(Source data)
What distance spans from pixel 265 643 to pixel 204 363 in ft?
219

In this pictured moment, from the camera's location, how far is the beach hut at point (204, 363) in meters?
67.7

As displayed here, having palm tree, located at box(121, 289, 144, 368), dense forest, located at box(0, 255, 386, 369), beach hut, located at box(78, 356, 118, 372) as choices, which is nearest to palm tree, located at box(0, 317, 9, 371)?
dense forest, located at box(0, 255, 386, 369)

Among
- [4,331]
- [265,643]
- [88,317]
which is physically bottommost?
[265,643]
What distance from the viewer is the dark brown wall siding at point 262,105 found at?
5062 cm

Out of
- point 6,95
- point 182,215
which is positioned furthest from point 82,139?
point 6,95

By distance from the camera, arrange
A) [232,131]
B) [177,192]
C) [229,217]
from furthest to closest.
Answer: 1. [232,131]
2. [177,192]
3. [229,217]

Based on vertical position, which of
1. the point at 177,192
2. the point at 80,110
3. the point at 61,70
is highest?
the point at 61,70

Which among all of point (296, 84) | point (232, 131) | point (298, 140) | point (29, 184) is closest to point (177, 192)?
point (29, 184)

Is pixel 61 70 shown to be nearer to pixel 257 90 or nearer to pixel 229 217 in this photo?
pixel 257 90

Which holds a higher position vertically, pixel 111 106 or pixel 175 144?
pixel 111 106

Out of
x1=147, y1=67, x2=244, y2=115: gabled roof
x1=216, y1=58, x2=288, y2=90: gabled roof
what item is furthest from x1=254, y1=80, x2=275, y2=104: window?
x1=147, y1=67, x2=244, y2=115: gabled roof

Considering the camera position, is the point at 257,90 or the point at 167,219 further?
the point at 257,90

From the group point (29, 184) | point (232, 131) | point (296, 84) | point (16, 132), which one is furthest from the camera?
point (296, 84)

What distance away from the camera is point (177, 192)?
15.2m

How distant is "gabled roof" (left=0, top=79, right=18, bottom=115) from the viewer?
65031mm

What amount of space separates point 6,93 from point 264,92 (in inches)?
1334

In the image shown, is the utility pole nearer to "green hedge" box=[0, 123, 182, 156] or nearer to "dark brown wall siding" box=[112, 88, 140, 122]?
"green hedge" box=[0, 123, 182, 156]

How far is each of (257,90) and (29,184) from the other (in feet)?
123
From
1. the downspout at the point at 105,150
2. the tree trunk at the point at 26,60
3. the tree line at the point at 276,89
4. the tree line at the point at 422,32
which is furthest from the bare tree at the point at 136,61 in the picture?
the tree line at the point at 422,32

> _Your task_
Which lines in the listing above contain the word "siding"? Collect and copy each of them.

> _Answer_
What distance from the viewer is the dark brown wall siding at point 262,105 found at?
In the image shown, is the utility pole nearer to "green hedge" box=[0, 123, 182, 156] or nearer to "dark brown wall siding" box=[112, 88, 140, 122]?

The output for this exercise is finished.